AAPG Bulletin, V. 83 (1999), No. 3 (March 1999), P. 433-449.

Predicting Porosity through Simulating Sandstone Compaction and Quartz Cementation1

R. H. Lander2 and O. Walderhaug3

©Copyright 1999.  The American Association of Petroleum Geologists.  All Rights Reserved

1Manuscript received August 14, 1997; revised manuscript received June 19, 1998; final acceptance October 5, 1998.
2Geologica, P.O. Box 8034, N-4003 Stavanger, Norway; e-mail: [email protected]
3Statoil, 4035 Stavanger, Norway; e-mail: [email protected]

We thank Esso Norge a.s and Exxon Production Research Company for providing the funding to implement and test Exemplar, and Stan Paxton, David Awwiller, et al., from Exxon Production Research for their valuable guidance in this work. Finally, we thank Linda Bonnell, Sal Bloch, Alton Brown, and Dick Larese for their thorough reviews of earlier versions of this manuscript. 


Presently available techniques for predicting quantitative reservoir quality typically are limited in applicability to specific geographic areas or lithostratigraphic units, or require input data that are poorly constrained or difficult to obtain.
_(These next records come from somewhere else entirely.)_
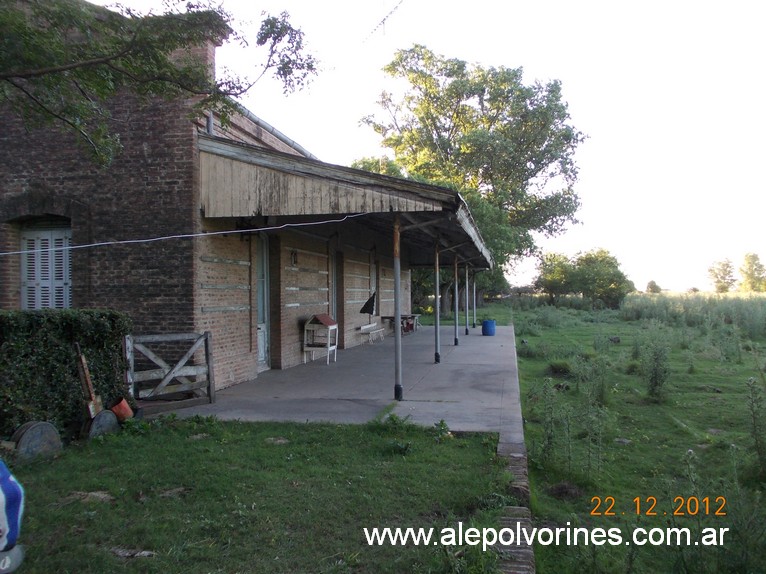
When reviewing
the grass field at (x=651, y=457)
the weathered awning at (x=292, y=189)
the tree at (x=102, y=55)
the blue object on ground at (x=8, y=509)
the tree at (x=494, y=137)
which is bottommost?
the grass field at (x=651, y=457)

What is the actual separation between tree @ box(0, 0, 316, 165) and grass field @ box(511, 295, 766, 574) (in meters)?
5.48

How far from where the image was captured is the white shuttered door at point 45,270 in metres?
9.65

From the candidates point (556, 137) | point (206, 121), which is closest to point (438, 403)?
point (206, 121)

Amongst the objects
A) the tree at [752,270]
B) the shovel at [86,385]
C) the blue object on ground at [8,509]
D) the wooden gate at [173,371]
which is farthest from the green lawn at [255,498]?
the tree at [752,270]

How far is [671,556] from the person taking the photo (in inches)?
158

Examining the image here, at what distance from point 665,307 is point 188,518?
98.8ft

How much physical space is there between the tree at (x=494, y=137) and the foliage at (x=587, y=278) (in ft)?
35.8

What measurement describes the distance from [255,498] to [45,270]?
7.03m

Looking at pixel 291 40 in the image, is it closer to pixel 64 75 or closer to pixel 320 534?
pixel 64 75

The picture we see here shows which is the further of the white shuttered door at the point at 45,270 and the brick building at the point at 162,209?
the white shuttered door at the point at 45,270

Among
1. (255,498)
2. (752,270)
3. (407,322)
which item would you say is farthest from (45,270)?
(752,270)

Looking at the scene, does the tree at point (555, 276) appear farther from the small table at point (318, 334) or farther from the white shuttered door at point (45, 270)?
the white shuttered door at point (45, 270)

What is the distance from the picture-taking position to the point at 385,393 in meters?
9.35

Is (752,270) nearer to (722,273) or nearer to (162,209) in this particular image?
(722,273)
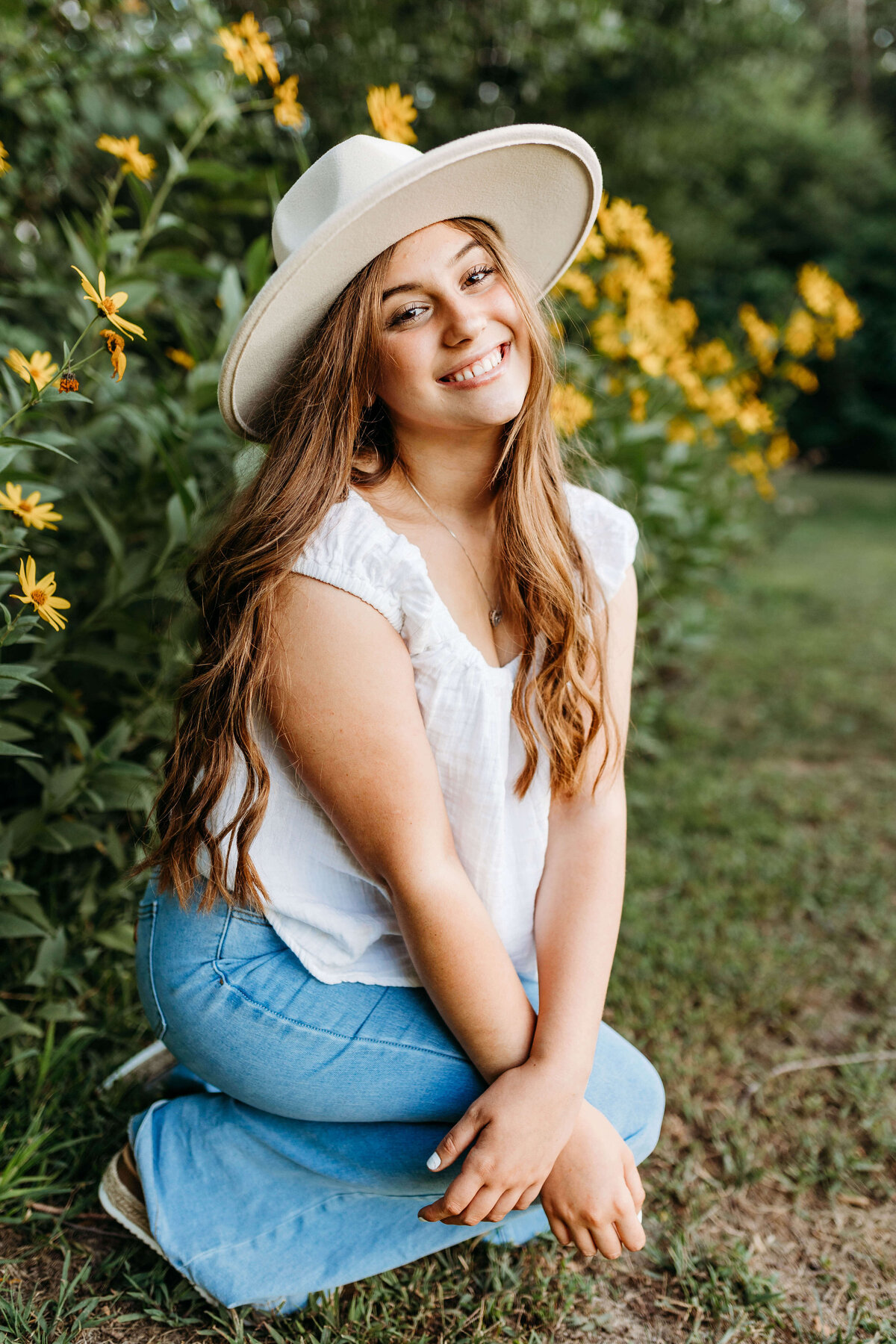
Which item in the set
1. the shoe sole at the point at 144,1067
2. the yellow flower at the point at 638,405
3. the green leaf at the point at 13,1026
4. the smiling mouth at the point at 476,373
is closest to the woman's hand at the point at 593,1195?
the shoe sole at the point at 144,1067

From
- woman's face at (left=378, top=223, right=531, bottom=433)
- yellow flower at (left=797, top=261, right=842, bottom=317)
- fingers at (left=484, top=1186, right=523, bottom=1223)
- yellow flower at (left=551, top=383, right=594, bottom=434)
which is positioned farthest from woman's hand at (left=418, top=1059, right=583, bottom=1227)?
yellow flower at (left=797, top=261, right=842, bottom=317)

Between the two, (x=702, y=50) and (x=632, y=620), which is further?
(x=702, y=50)

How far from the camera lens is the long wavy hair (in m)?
1.13

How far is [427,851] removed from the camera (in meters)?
1.12

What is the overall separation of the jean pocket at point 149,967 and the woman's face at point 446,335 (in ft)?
2.51

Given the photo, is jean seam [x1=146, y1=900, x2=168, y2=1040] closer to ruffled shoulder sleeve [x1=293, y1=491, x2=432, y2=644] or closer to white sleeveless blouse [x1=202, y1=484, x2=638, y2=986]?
white sleeveless blouse [x1=202, y1=484, x2=638, y2=986]

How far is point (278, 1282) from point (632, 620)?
102 cm

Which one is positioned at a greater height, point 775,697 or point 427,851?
point 775,697

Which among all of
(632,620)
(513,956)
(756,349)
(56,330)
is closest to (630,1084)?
(513,956)

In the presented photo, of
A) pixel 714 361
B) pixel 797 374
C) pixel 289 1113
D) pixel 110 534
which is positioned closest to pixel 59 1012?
pixel 289 1113

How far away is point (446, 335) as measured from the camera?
116cm

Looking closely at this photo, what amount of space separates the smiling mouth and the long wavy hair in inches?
3.8

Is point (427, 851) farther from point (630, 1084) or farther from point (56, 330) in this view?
point (56, 330)

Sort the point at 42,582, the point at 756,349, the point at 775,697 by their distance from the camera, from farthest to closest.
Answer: the point at 775,697 < the point at 756,349 < the point at 42,582
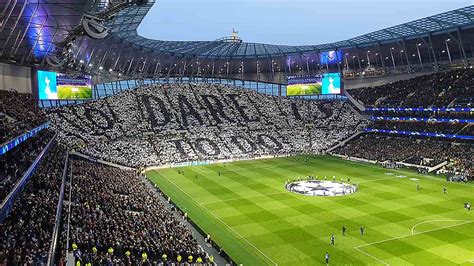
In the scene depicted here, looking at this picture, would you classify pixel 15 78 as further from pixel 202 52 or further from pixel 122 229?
pixel 202 52

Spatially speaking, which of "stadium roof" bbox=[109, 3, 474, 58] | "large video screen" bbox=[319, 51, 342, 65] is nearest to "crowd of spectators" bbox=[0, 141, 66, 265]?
"stadium roof" bbox=[109, 3, 474, 58]

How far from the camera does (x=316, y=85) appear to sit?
90.1 metres

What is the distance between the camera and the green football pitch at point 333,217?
26812 millimetres

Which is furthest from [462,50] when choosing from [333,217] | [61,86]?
[61,86]

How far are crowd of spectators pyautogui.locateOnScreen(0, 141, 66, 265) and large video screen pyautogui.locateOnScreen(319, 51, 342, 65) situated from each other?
73.8 meters

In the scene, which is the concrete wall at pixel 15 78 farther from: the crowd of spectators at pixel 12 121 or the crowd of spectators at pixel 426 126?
the crowd of spectators at pixel 426 126

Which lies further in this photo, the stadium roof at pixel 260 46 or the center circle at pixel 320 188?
the stadium roof at pixel 260 46

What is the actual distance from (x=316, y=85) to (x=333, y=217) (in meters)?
58.8

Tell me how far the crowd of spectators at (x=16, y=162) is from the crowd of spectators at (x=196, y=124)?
77.2 feet

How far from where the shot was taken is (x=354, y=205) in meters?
38.7

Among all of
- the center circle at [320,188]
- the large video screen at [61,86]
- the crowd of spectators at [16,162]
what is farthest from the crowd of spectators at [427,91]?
the crowd of spectators at [16,162]

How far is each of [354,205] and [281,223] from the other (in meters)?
9.33

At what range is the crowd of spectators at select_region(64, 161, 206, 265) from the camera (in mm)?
23250

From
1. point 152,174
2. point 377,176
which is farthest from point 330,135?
point 152,174
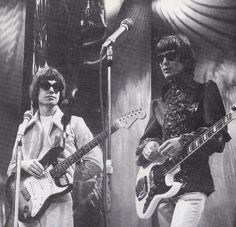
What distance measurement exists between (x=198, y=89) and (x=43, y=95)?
1.32 metres

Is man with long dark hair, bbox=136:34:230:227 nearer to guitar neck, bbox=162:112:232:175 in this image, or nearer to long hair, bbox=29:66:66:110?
guitar neck, bbox=162:112:232:175

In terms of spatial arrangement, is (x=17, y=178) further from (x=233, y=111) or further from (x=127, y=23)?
(x=233, y=111)

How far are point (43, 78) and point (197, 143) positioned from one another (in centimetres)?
144

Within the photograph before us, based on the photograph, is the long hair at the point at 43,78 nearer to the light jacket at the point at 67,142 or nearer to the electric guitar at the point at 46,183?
the light jacket at the point at 67,142

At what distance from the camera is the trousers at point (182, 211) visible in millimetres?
3871

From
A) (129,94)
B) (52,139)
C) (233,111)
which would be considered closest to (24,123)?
(52,139)

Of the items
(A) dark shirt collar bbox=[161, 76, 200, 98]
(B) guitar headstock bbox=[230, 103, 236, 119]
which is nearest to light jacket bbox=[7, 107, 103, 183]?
(A) dark shirt collar bbox=[161, 76, 200, 98]

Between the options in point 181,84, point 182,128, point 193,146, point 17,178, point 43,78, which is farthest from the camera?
point 43,78

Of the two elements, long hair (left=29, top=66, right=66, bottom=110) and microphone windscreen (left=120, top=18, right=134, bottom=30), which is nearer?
microphone windscreen (left=120, top=18, right=134, bottom=30)

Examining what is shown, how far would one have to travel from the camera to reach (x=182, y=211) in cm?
388

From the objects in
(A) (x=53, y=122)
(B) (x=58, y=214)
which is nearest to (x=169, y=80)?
(A) (x=53, y=122)

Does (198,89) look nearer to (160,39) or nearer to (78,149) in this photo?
(160,39)

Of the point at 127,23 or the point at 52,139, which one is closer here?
the point at 127,23

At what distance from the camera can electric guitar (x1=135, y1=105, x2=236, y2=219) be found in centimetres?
387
We have developed a forward numerical model (Exemplar) of compaction and quartz cementation to provide a general method suited for porosity prediction of quartzose and ductile grain-rich sandstones in mature and frontier basins. The model provides accurate predictions for many quartz-rich sandstones using generally available geologic data as input. Model predictions can be directly compared to routinely available data, and can be used in risk analysis through incorporating parameter optimization and Monte Carlo techniques.

The diagenetic history is modeled from the time of deposition to present. Compaction is modeled by an exponential decrease in intergranular volume as a function of effective stress. The model is consistent with compaction arising from grain rearrangement, ductile grain deformation, and brittle failure of grains, and accounts for the effects of fluid overpressures and stable grain packing configurations. Quartz cementation is modeled as a precipitation-rate-controlled process according to the method of Walderhaug (1994, 1996) and Walderhaug et al. (in press).

Input data required for a simulation include effective stress and temperature histories, together with the composition and texture of the modeled sandstone upon deposition. Burial history data can be obtained from basin models, whereas sandstone composition and texture are derived from point-count analysis of analog thin sections. Exemplar predictions are consistent with measured porosity, intergranular volume, and quartz cement fractions for modeled examples from the Quaternary and Tertiary of the Gulf of Mexico Basin, the Jurassic of the Norwegian shelf, the Ordovician of the Illinois basin, and the Cambrian of the Baltic region.